“O mesmo direito que eu tinha quando paguei por ele”, você diz. “O mesmo direito que eu tinha quando o registrei na El Mastín Investments. O mesmo direito que eu tinha ontem, quando você me bateu trinta vezes em uma propriedade que nunca lhe pertenceu.”
Ele permanece em silêncio.
Sem remorso. Simplesmente atônito, o suficiente para absorver a verdade. Quase se pode ouvi-lo repassando os últimos cinco anos, procurando o erro, a linha invisível traçada na areia, o momento em que seu pai deixou de ser um refúgio e se tornou aquele que construiu seu futuro. Quando ele fala novamente, sua voz está mais grave.
“Você não faria isso.”
“Eu já fiz.”
Então você desliga.
Teresa não pergunta se está tudo bem, porque mulheres como ela sabem que perguntar isso a um homem como você tão cedo é perda de tempo. Em vez disso, ela lhe entrega uma pasta com a elegância pragmática de alguém que, por vinte anos, observou famílias ricas descobrirem que a papelada não é uma questão de sangue. Dentro da caixa estavam os avisos de revogação da autorização de residência, a ata da reunião da El Mastín Investments aprovando a venda, a confirmação do depósito do comprador e a carta de cessação e desistência, caso Javier resolvesse causar problemas nas redes sociais.
A venda em si levou menos tempo do que seu filho levou para escolher uma jaqueta de aniversário.

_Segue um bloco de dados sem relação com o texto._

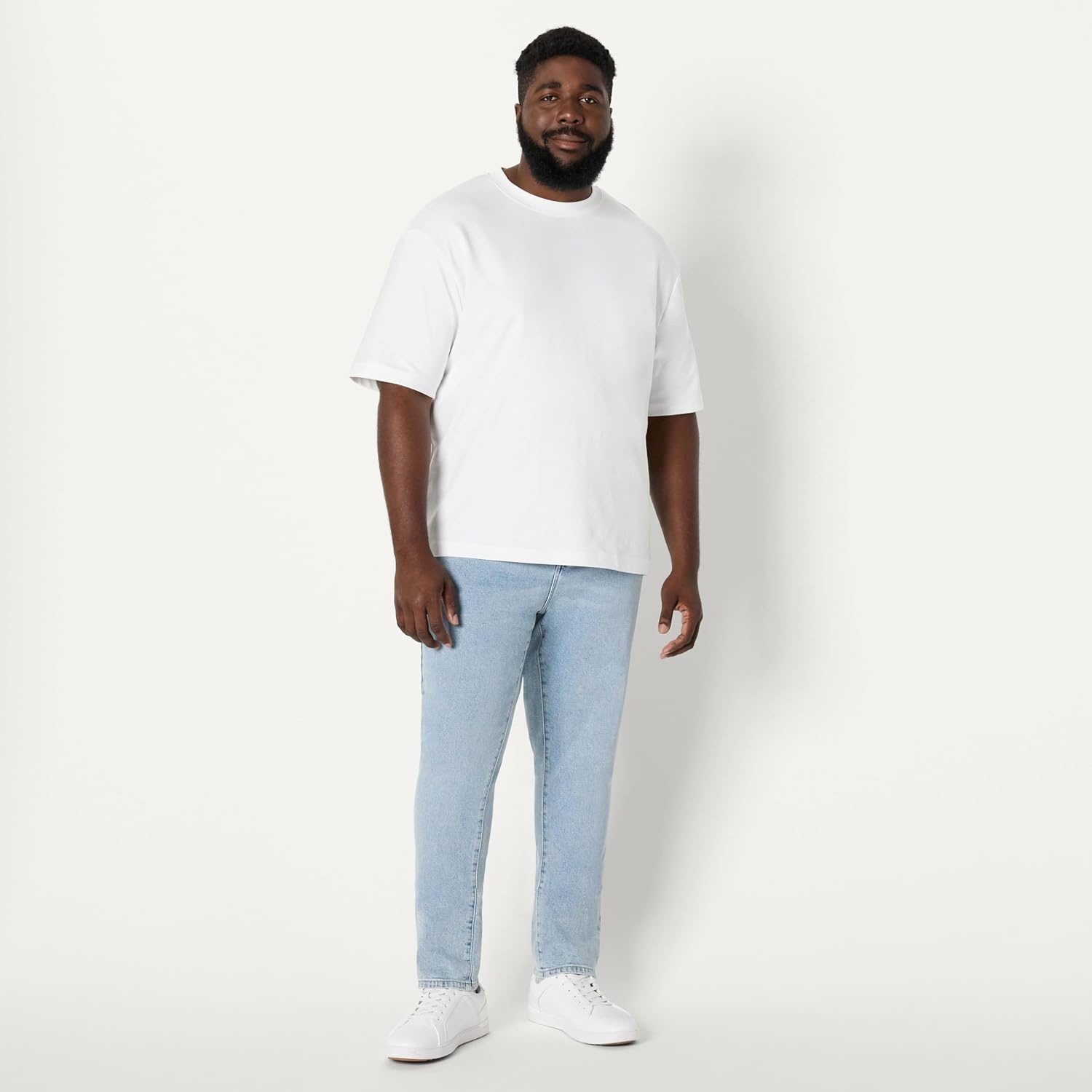 image:imageAmazon Essentials Mens Low Stretch SlimFit Jean Tapered Leg Vintage Inspired Midweight DenimIced Light Wash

O comprador, um discreto escritório familiar representando uma viúva de Salamanca, estava interessado no imóvel há meses. Eles buscavam discrição, rapidez e nenhuma divulgação pública. Você, por outro lado, queria uma transação definitiva, um equilíbrio de poder claro e uma transferência tranquila, finalizada antes do meio-dia. Desde sua primeira ligação às 8h06, tudo fluiu naturalmente, como costuma acontecer quando um trabalho bem feito se baseia em competência e não em ego.

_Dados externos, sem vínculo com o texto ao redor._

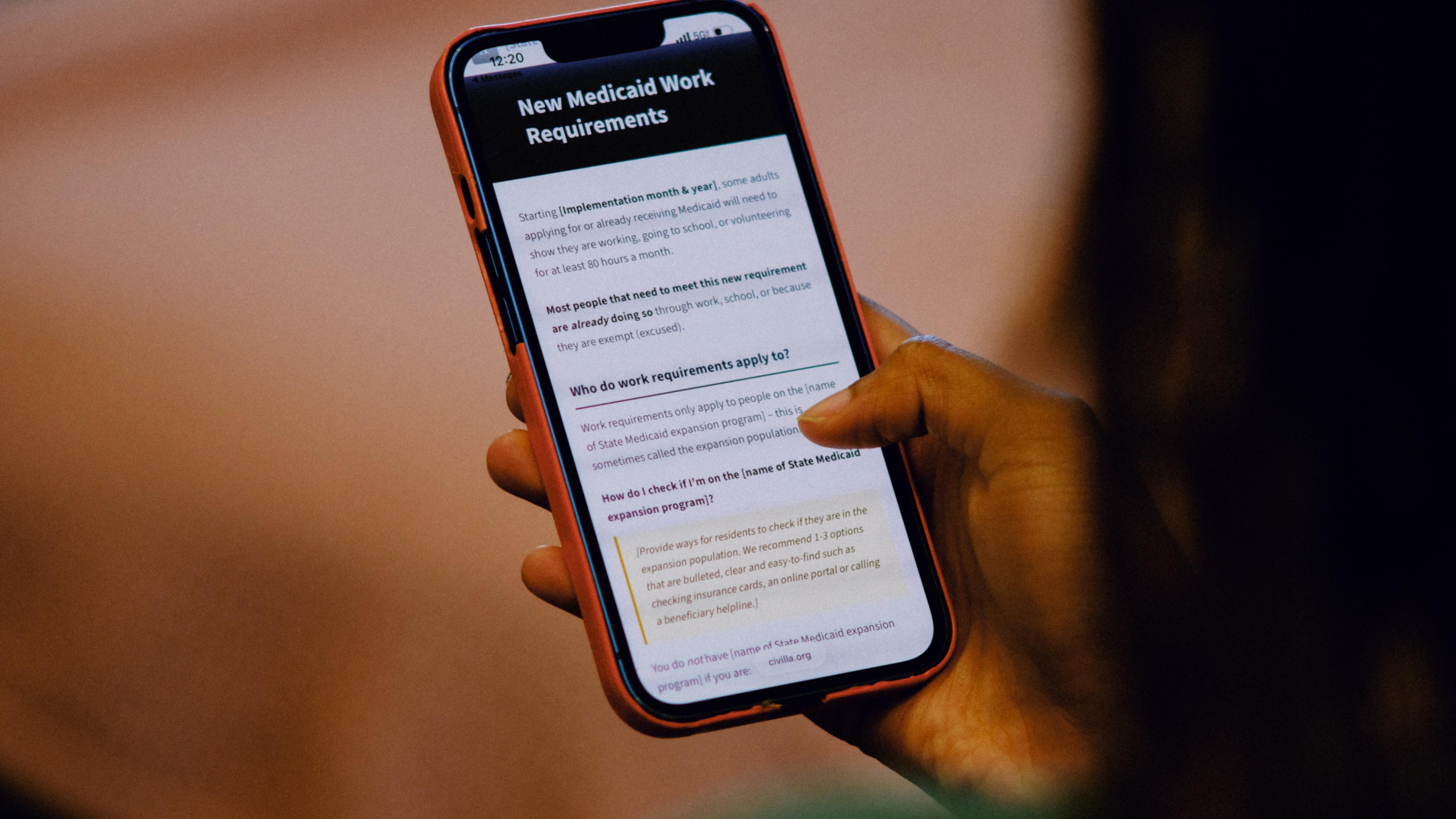A person holding a smartphone with a screen displaying information about new Medicaid work requirements, including questions and details in black and white text.
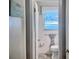 Bathroom featuring white tiled wall, toilet and window at 107 Woodhaven Dr, Stockbridge, GA 30281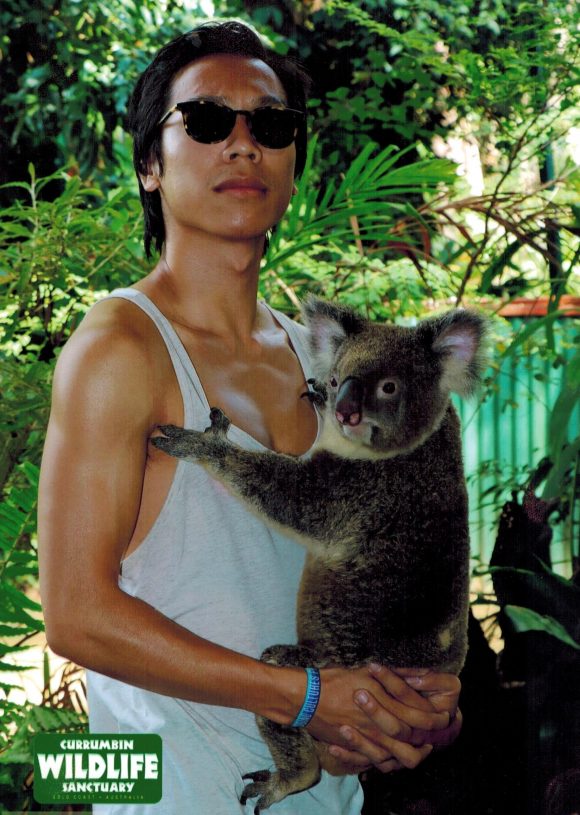 Student with koala in Australia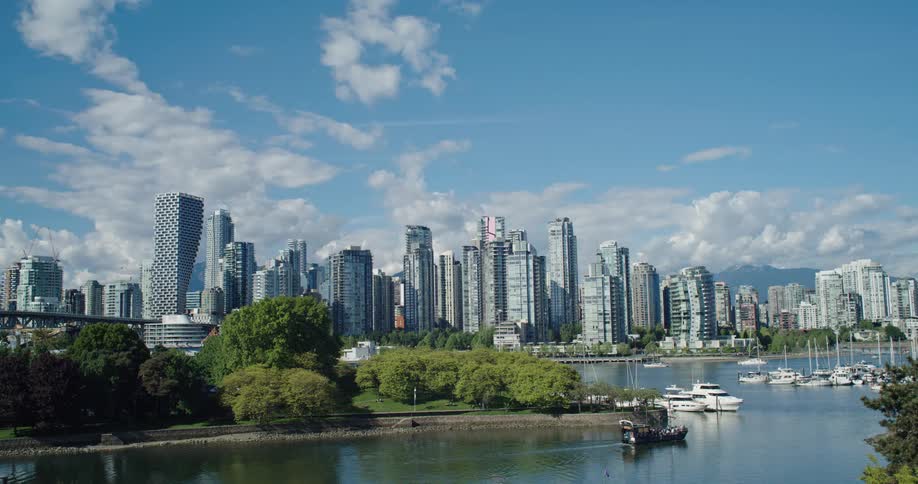 A water taxi sails across the harbor in front of the modern Vancouver, Canada skyline on a beautiful sunny day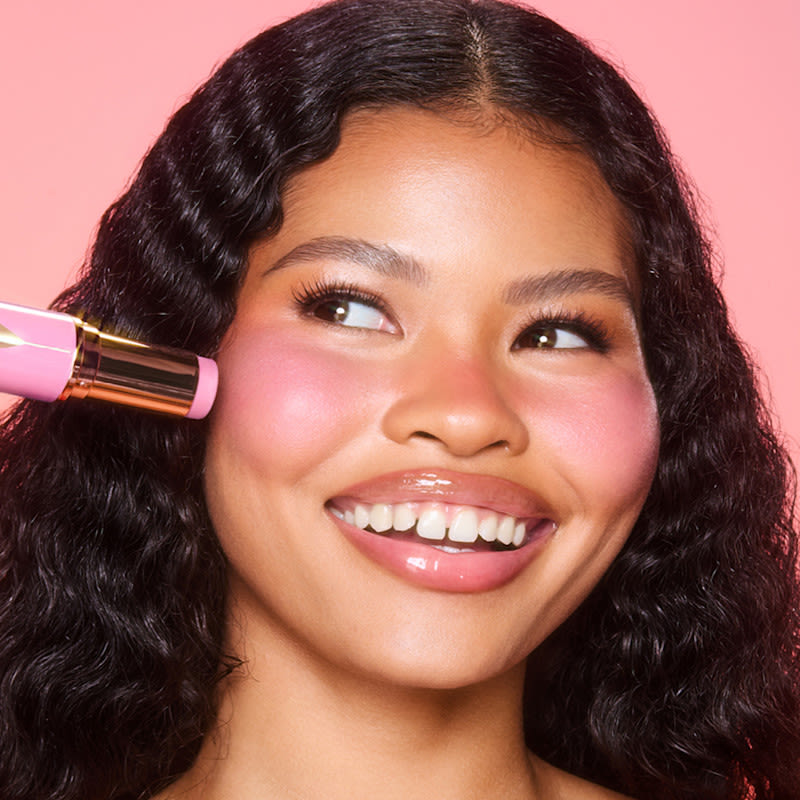 Beach Sticks model shot Model wearing Unreal Blush Healthy Glow Stick cream blush stick in Peachy Glow on nose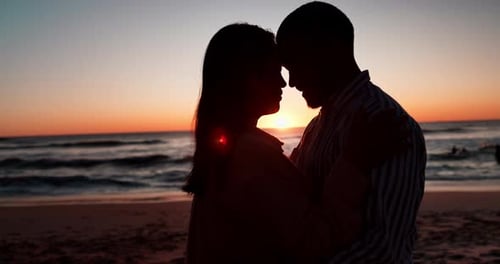 Sunset, beach and couple with love, silhouette and vacation with anniversary, romance and travel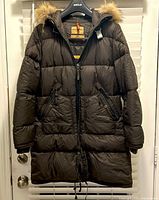 Full front view of brown puffer jacket with zip and snap closure, front pockets, fur-trimmed hood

Às 8h23, você ligou para o administrador da El Mastín.
Às 9h10, a casa já estava catalogada internamente.
Às 10h05, a equipe do comprador confirmou a visita passando de carro.
Às 11h49, enquanto seu filho continuava fingindo ser um homem sério atrás de uma mesa séria, você assinava o contrato para o cenário no qual havia passado cinco anos confundindo luxo emprestado com identidade.
Teresa junta os papéis e os empilha cuidadosamente.